> [Fragmento de página]
- - -
Pero todo empezó mal y acabó peor en aquella maldita conferencia-coloquio entre las tres generaciones. Empezó mal, muy mal, cuando mi amigo el profesor cuarentón, luego de haberme presentado como "experto tecnólogo", la típica puñalada trapera del literato puro, les exigió en plan sobrecargo cabreado de Iberia que desconectaran inmediatamente todas esas tecnologías a las que estaban enganchados y de las que yo, "el experto", iba a hablar a continuación. Que interrumpieran las conexiones de los teléfonos móviles multimedia, de los iPod o MP3 que colgaban de sus orejas, que cortaran el cordón umbilical con los chats, messenger, eseemeeses y blogs, y sobre todo, lo que más me llamó la atención, que pulsaran la tecla "off" de sus videojuegos de bolsillo. Y cuando cesó el ruido de esa quincallería digital propia de cualquier recreo quinceañero y volvió a reinar en el aula el viejo silencio analógico y académico, entonces me dio la palabra.
Lo peor, con todo, no fueron los tópicos que farfullé entre la urgente necesidad de combinar los viejos saberes analógicos con esas nuevas tecnologías arrasantes, ni siquiera esa infinita pereza que daba repetir otra vez que el aula local con muros sigue siendo fundamental para distinguir entre las maldades y bondades de Internet, el aula global sin muros. Lo peor fue el coloquio.
Y allí, en aquel Instituto de provincias, descubrí dos cosas: que a pesar de mis patéticos esfuerzos sesentones por estar al día en esas nuevas máquinas digitales que nos están cambiando la vida, incluso la metaficción, resulta que las nuevas tecnologías de las que yo sermoneaba hace treinta años ya son muy viejas tecnologías, ya no se fabrican, y no interesan a nadie, y menos aún a esos mutantes del aula que habían nacido con los chips trasplantados en el cerebro, como en Matrix, los altavoces del iPod injertados en las orejas y las pantallas de Internet inscritas en la mirada. Allí estaban delante de mí aquellos primeros seres de la galaxia posdigital en el momento en que un viejo procedente de la oscura era analógica les estaba contando las batallitas del abuelo con las primeras máquinas digitales.
- - -
> [Datos del ejercicio]
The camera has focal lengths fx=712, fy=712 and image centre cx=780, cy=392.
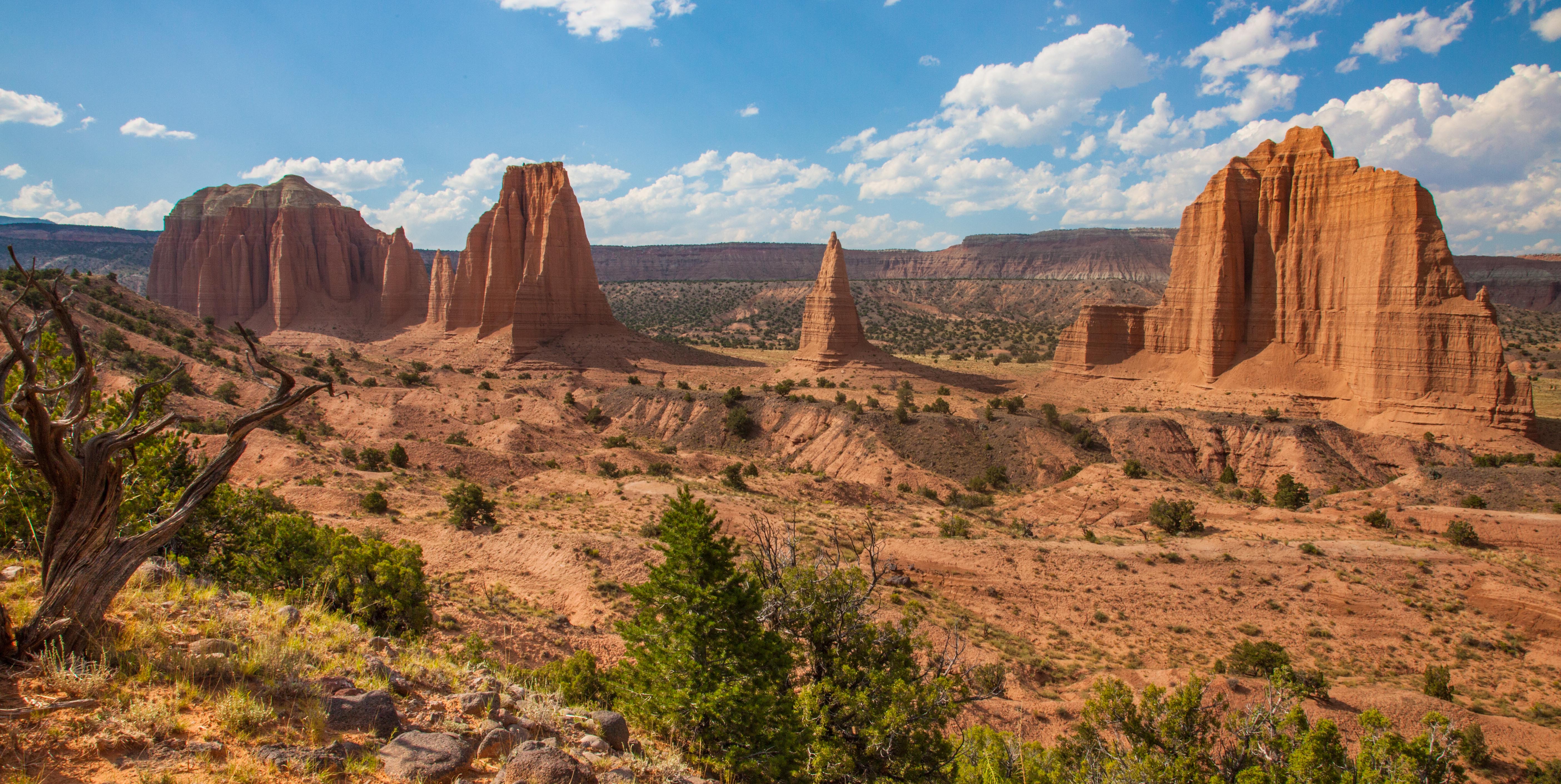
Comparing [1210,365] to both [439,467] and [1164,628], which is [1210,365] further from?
- - -
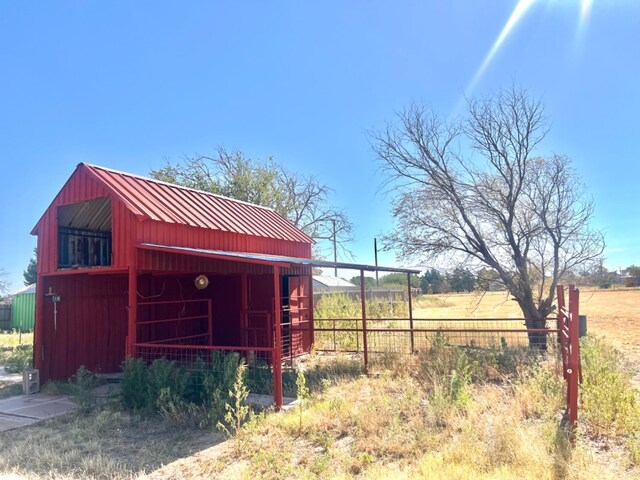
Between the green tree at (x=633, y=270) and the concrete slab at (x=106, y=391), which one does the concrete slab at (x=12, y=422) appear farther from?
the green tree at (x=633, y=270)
- - -
> [Tarea a realizar]
Según el fragmento sobre la conferencia-coloquio, ¿qué fue lo peor de aquella jornada?

> [Solución desarrollada]
Lo peor fue el coloquio.